A mostra revela gradualmente as suas relações e destaca as suas inovações. Os visitantes podem descobrir as múltiplas facetas do estilista, cuja prática se aproxima mais da de um maestro do que da de um simples costureiro. O percurso é pontuado por obras de artistas que acompanharam Poiret ao longo da sua vida. Entre eles está o decorador e arquitecto Louis Süe, que projectou a sua casa de moda na Avenue d’Antin.

Poiret era um descobridor de talentos, apoiava jovens artistas e muitas vezes formava amizades duradouras com eles, como foi o caso de Raoul Dufy. A sua colaboração resultou em criações únicas, como o casaco “La Perse “(1911), desenhado por Poiret e estampado por Dufy.

Além dos artistas, Poiret convivia com membros ricos e cosmopolitas da sociedade, clientes das grandes casas de moda. Foi o caso da coleccionadora e galerista americana de vanguarda.

A partir de 1909, os Ballets Russes de Serge Diaghilev se apresentaram em Paris. Poiret assistia às suas actuações, caracterizadas por uma fusão das artes (música, dança, cenários e figurinos). Ele ficou impressionado com a sua modernidade, que traduziu no seu próprio trabalho. Fotografias da bailarina Tamara Karsavina em Scheherazade são exibidas ao lado de um desenho de Léon Bakst, o cenógrafo do ballet. Poiret vestiu bailarinas como Isadora Duncan e Nyota Inyoka.
Poiret foi profundamente influenciado pelas suas muitas viagens pela Europa e Norte da África. Ele relatou algumas dessas experiências nas suas memórias, “Vestuário da Época” (1930), mencionando até as suas aventuras culinárias e olfativas. Incorporou tecidos e bordados trazidos das suas viagens nos seus designs de moda, muitas vezes nomeando as suas criações com os nomes dos lugares que visitou, como Marrakech e Toledo.

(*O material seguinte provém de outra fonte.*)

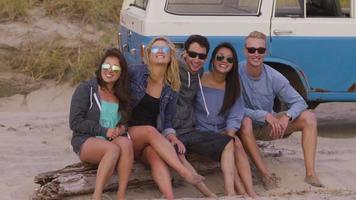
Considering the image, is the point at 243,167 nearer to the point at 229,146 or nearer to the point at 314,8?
the point at 229,146

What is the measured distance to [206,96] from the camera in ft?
21.0

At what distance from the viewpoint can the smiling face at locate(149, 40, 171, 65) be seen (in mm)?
6043

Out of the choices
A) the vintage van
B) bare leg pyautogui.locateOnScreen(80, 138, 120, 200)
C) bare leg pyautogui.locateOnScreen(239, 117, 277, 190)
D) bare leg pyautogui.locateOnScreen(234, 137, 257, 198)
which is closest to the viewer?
bare leg pyautogui.locateOnScreen(80, 138, 120, 200)

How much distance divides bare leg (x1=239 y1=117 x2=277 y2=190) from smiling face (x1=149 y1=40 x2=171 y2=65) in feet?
2.67

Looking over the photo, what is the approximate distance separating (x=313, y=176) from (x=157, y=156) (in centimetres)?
139

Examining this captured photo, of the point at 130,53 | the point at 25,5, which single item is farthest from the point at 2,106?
the point at 130,53

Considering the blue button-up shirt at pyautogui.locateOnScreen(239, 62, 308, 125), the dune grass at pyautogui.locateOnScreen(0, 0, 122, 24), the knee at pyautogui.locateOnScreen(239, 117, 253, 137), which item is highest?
the dune grass at pyautogui.locateOnScreen(0, 0, 122, 24)

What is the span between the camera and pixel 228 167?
604cm

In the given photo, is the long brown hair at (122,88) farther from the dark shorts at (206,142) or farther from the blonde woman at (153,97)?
the dark shorts at (206,142)

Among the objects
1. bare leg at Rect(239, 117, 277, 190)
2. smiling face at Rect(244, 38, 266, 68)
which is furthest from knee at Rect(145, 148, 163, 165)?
smiling face at Rect(244, 38, 266, 68)

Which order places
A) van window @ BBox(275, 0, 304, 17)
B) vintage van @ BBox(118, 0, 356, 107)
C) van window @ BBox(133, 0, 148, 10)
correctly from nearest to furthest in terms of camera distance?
vintage van @ BBox(118, 0, 356, 107), van window @ BBox(275, 0, 304, 17), van window @ BBox(133, 0, 148, 10)

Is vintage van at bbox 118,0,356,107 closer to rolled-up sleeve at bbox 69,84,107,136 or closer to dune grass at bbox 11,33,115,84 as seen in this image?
rolled-up sleeve at bbox 69,84,107,136

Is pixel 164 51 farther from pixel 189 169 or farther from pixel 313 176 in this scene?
pixel 313 176

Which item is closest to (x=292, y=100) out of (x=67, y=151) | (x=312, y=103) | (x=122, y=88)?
(x=122, y=88)
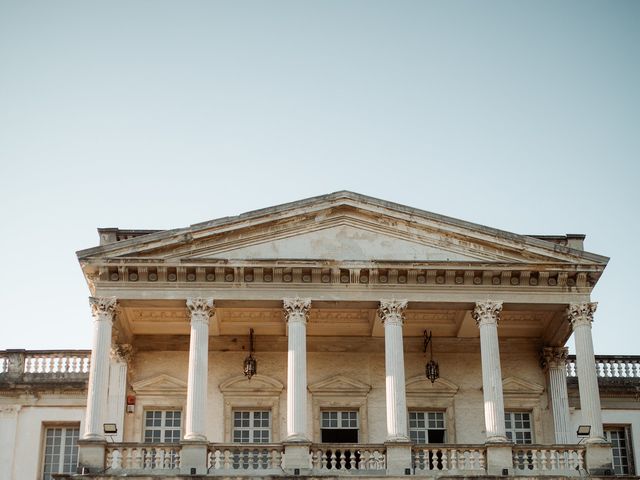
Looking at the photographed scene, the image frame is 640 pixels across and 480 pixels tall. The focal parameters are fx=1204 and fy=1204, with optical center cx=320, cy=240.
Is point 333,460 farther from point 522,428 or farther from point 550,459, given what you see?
point 522,428

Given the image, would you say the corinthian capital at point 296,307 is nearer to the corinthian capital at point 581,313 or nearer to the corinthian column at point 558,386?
the corinthian capital at point 581,313

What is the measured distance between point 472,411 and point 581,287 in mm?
4716

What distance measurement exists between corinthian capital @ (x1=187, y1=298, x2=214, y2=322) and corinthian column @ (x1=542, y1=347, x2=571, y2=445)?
9780 mm

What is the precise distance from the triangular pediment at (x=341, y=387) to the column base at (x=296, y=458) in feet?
12.5

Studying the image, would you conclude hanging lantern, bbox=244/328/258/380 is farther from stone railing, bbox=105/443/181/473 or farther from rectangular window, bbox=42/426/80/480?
rectangular window, bbox=42/426/80/480

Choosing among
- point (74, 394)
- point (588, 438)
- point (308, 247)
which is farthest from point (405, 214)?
point (74, 394)

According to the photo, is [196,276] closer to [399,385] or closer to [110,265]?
[110,265]

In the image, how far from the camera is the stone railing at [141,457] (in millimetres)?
29312

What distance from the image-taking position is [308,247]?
31.8 metres

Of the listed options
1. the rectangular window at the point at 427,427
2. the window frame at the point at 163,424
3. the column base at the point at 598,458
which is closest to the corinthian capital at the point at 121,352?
the window frame at the point at 163,424

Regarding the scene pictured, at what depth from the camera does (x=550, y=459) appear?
2989cm

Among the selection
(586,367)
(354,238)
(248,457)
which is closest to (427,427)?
(586,367)

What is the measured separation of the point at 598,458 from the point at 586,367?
7.95ft

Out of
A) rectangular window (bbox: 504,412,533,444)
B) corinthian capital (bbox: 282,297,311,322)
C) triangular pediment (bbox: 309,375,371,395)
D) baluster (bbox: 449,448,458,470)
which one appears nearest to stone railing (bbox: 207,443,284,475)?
Answer: corinthian capital (bbox: 282,297,311,322)
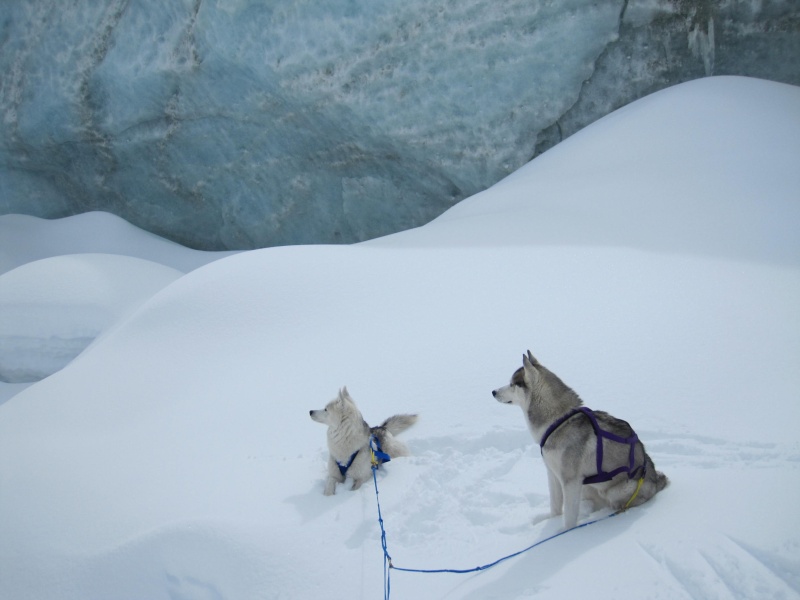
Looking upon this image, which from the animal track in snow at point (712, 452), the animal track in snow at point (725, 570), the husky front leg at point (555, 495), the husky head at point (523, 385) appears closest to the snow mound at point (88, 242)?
the husky head at point (523, 385)

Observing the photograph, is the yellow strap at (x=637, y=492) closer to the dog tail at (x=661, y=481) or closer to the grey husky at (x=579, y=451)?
the grey husky at (x=579, y=451)

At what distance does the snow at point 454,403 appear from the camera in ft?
9.94

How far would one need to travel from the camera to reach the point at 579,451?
116 inches

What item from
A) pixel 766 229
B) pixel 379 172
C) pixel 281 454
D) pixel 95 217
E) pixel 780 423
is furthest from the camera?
pixel 95 217

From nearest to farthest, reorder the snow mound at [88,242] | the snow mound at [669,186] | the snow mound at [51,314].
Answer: the snow mound at [669,186], the snow mound at [51,314], the snow mound at [88,242]

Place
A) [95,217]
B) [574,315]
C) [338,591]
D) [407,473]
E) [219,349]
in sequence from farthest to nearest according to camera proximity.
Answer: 1. [95,217]
2. [219,349]
3. [574,315]
4. [407,473]
5. [338,591]

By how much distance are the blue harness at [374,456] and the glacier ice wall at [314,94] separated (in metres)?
5.79

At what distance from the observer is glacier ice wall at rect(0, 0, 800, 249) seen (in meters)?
8.45

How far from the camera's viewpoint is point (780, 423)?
3609mm

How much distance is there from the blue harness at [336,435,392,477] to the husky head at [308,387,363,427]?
5.8 inches

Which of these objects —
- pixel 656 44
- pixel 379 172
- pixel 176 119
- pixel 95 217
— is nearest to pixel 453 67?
pixel 379 172

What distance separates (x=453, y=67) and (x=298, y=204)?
3.06m

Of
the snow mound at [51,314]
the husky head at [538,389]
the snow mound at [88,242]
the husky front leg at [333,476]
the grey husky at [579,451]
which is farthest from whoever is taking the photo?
the snow mound at [88,242]

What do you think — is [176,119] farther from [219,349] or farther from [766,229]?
[766,229]
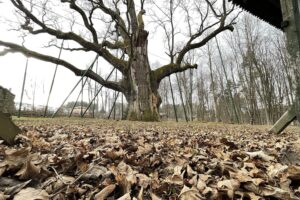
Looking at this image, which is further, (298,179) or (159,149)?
(159,149)

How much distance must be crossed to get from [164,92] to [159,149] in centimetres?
4165

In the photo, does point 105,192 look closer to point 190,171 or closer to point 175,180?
point 175,180

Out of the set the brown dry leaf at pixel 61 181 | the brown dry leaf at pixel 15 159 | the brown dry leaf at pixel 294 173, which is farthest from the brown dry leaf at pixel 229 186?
the brown dry leaf at pixel 15 159

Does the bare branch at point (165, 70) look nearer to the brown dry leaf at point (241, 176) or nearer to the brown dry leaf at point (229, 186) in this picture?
the brown dry leaf at point (241, 176)

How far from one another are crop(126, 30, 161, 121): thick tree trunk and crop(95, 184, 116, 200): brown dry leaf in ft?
32.0

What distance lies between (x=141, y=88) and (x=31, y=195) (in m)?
10.5

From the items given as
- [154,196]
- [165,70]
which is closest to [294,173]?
[154,196]

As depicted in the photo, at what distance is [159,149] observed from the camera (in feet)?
8.11

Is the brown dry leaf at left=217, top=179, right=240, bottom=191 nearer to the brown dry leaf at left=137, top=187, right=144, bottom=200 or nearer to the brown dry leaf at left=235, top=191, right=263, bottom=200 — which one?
the brown dry leaf at left=235, top=191, right=263, bottom=200

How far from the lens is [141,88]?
11602 mm

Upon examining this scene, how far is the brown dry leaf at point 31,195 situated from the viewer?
1.09 m

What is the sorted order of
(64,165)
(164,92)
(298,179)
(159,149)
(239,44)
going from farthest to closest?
(164,92)
(239,44)
(159,149)
(64,165)
(298,179)

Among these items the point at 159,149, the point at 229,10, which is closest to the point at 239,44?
the point at 229,10

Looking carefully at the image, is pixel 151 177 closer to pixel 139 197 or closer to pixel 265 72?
pixel 139 197
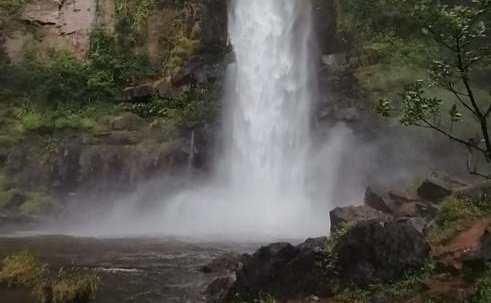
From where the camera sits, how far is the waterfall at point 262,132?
23906 millimetres

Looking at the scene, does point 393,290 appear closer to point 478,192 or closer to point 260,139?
point 478,192

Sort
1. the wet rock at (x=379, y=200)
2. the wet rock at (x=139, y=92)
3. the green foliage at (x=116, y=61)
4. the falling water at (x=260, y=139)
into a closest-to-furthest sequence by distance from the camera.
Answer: the wet rock at (x=379, y=200) → the falling water at (x=260, y=139) → the wet rock at (x=139, y=92) → the green foliage at (x=116, y=61)

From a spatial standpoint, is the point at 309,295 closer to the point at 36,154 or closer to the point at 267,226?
the point at 267,226

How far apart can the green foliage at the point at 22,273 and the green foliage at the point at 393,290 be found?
5806 millimetres

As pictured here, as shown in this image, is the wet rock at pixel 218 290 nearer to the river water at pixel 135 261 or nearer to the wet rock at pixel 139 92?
the river water at pixel 135 261

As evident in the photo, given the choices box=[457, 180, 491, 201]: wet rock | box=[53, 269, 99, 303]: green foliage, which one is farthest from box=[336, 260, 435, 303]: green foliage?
box=[457, 180, 491, 201]: wet rock

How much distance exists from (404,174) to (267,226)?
21.3 feet

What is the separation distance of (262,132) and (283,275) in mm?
18325

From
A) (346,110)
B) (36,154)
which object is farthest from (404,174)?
(36,154)

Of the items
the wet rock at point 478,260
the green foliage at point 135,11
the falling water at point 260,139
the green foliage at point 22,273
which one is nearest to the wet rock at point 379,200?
the falling water at point 260,139

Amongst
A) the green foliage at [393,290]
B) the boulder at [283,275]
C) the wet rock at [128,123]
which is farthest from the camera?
the wet rock at [128,123]

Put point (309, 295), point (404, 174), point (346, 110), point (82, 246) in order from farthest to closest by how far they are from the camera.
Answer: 1. point (346, 110)
2. point (404, 174)
3. point (82, 246)
4. point (309, 295)

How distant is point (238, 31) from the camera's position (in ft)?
101

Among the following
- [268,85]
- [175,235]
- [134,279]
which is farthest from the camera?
[268,85]
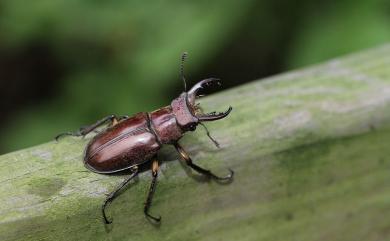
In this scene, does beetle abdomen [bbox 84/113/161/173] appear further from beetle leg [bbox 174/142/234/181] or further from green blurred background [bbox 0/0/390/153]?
green blurred background [bbox 0/0/390/153]

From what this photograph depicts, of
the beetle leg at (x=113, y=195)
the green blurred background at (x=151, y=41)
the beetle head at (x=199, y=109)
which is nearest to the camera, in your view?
the beetle leg at (x=113, y=195)

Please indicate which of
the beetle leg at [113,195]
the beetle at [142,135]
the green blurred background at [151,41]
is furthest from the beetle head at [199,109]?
the green blurred background at [151,41]

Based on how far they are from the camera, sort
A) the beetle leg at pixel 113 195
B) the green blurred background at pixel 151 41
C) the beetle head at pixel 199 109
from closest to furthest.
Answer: the beetle leg at pixel 113 195 → the beetle head at pixel 199 109 → the green blurred background at pixel 151 41

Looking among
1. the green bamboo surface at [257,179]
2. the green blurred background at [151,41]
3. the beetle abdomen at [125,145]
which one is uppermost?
the green blurred background at [151,41]

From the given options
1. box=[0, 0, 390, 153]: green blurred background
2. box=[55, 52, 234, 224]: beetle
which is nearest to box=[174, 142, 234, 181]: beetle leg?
box=[55, 52, 234, 224]: beetle

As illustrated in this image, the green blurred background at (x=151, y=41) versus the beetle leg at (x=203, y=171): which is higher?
the green blurred background at (x=151, y=41)

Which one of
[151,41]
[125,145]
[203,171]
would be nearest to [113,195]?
[203,171]

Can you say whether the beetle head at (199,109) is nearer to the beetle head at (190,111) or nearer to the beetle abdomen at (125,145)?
the beetle head at (190,111)

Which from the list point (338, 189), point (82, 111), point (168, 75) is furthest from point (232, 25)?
point (338, 189)
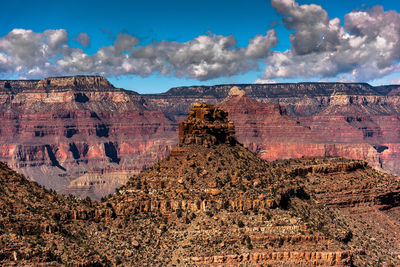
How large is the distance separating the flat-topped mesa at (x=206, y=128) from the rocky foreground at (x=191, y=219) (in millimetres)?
99

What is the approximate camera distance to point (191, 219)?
62.8 metres

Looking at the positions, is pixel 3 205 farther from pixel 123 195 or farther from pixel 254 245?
pixel 254 245

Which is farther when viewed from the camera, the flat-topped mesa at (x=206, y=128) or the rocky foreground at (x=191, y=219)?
the flat-topped mesa at (x=206, y=128)

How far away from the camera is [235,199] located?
64.4 m

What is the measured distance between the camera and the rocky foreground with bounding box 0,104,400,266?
5378cm

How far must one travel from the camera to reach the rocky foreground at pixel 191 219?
53.8 m

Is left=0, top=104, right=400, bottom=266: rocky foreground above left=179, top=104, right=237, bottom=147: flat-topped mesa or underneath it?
underneath

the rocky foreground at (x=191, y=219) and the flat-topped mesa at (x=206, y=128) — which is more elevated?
the flat-topped mesa at (x=206, y=128)

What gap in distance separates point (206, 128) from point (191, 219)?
15673mm

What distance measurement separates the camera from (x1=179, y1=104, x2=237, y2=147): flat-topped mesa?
75688 millimetres

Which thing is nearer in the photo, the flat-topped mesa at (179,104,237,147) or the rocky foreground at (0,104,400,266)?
the rocky foreground at (0,104,400,266)

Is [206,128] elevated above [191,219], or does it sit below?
above

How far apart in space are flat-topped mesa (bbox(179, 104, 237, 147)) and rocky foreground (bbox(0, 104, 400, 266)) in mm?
99

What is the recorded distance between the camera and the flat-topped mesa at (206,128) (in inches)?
2980
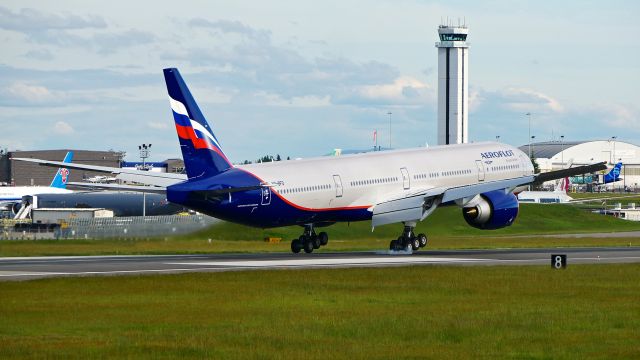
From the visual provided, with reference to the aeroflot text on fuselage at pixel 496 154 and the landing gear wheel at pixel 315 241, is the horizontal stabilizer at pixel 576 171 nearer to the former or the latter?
the aeroflot text on fuselage at pixel 496 154

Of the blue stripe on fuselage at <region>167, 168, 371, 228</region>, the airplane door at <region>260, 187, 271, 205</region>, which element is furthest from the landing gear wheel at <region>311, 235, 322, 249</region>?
the airplane door at <region>260, 187, 271, 205</region>

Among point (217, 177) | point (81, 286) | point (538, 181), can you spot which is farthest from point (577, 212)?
point (81, 286)

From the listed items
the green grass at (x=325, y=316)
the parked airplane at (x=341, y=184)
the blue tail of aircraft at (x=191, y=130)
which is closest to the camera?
the green grass at (x=325, y=316)

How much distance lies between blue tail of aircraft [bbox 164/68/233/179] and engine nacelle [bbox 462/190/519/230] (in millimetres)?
14281

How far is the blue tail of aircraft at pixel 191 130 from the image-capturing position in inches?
1965

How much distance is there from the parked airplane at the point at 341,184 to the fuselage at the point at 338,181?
0.17 feet

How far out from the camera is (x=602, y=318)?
27797 millimetres

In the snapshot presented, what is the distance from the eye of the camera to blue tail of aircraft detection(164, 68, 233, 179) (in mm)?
49906

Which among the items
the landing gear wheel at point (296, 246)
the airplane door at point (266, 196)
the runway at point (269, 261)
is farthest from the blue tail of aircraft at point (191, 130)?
the landing gear wheel at point (296, 246)

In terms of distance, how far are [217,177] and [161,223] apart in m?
22.2

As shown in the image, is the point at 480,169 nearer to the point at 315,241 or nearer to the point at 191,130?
the point at 315,241

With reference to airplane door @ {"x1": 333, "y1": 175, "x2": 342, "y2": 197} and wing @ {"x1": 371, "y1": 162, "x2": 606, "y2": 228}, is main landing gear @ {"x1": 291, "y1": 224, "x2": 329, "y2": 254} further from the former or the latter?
wing @ {"x1": 371, "y1": 162, "x2": 606, "y2": 228}

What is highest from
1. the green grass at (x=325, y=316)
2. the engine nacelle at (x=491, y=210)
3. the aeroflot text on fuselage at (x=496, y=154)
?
the aeroflot text on fuselage at (x=496, y=154)

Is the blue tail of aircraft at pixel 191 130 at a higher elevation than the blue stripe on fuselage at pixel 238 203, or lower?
higher
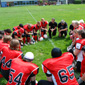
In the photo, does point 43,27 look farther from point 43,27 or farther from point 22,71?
point 22,71

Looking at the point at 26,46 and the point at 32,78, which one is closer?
the point at 32,78

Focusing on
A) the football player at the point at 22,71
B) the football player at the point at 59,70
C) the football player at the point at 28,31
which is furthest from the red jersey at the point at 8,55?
the football player at the point at 28,31

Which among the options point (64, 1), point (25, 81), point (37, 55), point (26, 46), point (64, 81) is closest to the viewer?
point (64, 81)

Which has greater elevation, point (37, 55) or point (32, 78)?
point (32, 78)

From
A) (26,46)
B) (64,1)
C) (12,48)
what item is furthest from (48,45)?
(64,1)

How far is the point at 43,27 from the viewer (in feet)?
29.9

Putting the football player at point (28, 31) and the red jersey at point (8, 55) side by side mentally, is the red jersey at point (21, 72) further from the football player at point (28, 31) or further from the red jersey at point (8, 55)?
the football player at point (28, 31)

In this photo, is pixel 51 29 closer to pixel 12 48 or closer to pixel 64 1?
pixel 12 48

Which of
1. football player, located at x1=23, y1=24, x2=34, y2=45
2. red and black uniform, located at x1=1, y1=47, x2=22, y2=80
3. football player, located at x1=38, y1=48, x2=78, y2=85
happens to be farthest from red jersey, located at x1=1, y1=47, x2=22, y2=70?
football player, located at x1=23, y1=24, x2=34, y2=45

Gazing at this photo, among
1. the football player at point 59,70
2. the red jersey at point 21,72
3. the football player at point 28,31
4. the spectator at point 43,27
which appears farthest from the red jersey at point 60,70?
the spectator at point 43,27

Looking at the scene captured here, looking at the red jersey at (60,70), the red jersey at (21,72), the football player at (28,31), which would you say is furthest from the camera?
the football player at (28,31)

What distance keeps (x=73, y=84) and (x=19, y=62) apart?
138cm

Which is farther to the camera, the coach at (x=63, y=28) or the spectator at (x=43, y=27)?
the spectator at (x=43, y=27)

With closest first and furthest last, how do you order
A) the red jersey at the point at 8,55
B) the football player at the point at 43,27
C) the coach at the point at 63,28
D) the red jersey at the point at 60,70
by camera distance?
the red jersey at the point at 60,70
the red jersey at the point at 8,55
the coach at the point at 63,28
the football player at the point at 43,27
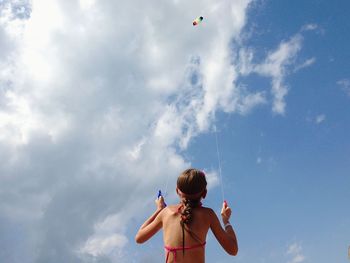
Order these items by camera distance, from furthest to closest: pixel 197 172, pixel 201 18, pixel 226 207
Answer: pixel 201 18 → pixel 226 207 → pixel 197 172

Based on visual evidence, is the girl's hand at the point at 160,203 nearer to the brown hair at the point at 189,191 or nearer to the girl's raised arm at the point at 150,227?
the girl's raised arm at the point at 150,227

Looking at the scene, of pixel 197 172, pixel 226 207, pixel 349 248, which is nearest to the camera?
pixel 197 172

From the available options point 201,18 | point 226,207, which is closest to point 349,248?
point 201,18

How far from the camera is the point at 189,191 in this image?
7676mm

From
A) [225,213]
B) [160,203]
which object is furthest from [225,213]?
[160,203]

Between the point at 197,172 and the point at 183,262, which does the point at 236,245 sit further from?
the point at 197,172

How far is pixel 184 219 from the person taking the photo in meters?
7.82

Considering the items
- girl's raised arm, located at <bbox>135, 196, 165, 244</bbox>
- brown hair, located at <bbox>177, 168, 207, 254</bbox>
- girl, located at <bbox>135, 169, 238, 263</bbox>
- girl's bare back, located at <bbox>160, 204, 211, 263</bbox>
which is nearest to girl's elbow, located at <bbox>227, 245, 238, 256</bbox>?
girl, located at <bbox>135, 169, 238, 263</bbox>

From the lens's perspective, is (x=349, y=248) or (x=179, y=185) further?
(x=349, y=248)

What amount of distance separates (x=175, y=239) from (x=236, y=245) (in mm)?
1231

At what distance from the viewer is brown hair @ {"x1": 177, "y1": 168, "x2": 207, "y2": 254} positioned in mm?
7585

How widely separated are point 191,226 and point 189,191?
724mm

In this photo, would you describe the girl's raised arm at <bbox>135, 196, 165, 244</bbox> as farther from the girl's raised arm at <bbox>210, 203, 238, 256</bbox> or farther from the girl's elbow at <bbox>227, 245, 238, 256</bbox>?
the girl's elbow at <bbox>227, 245, 238, 256</bbox>

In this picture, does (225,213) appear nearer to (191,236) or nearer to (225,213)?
(225,213)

A exposição também destaca as festas espetaculares organizadas pelo costureiro por meio de diversos trajes. Entre elas estão “Les Festes de Bacchus” e a célebre “La Mille et Deuxième Nuit”, para a qual Poiret convidou os seus amigos artistas (Kees van Dongen e Dunoyer de Segonzac), assim como membros da alta sociedade. Essas soirées eram eventos sociais que foram registados pela imprensa da época e serviam como acções promocionais para sua “maison” de moda.

A vida privada de Poiret é revelada por meio de fotografias e retratos de família da sua mulher, Denise Poiret, dos filhos do casal e de sua irmã, Nicole Groult. Esta secção destaca momentos preciosos de sua vida íntima.

A exposição também apresenta os muitos talentos de Poiret: além de ser um costureiro, ele foi pintor, actor, escritor, restaurador e músico. Essa abordagem multidisciplinar ficou evidente nos três barcos, que ele construiu por conta própria durante a Exposição Internacional de Artes Decorativas e Industriais Modernas de 1925.

Como um maestro, Poiret procurava criar uma obra de arte total. A sua capacidade de reunir diferentes disciplinas reflectiu -se nas duas empresas que fundou em 1911: a “Martine”, dedicada ao design de interiores e dividida numa escola e num atelier, e “Les Parfums de Rosine”. Para criar um perfume, ele reunia diversos talentos. No caso de “Arlequinade” (1923), por exemplo, o frasco foi desenhado pela artista Marie Vassilieff e produzido pelo escultor e mestre vidreiro Julien Viard, enquanto a fragrância foi criada pelo perfumista Henri Alméras.

A exposição conclui-se com um olhar sobre a influência de Poiret no cinema do pós-guerra, por exemplo em “L’Inhumaine”, de Marcel L’Herbier. Esta secção é complementada pela influência de Poiret nos designers e costureiros dos séculos XX e XXI: Christian Lacroix, Yves Saint Laurent e John Galliano. Paul Poiret foi o primeiro costureiro a contratar artistas para trabalhar nos seus têxteis, decorações, ilustrações e outros meios de comunicação.

Paul Poiret é, portanto, o pioneiro do que hoje chamamos de “colaborações”, uma prática comum entre marcas de moda e artistas desde o início dos anos 2000.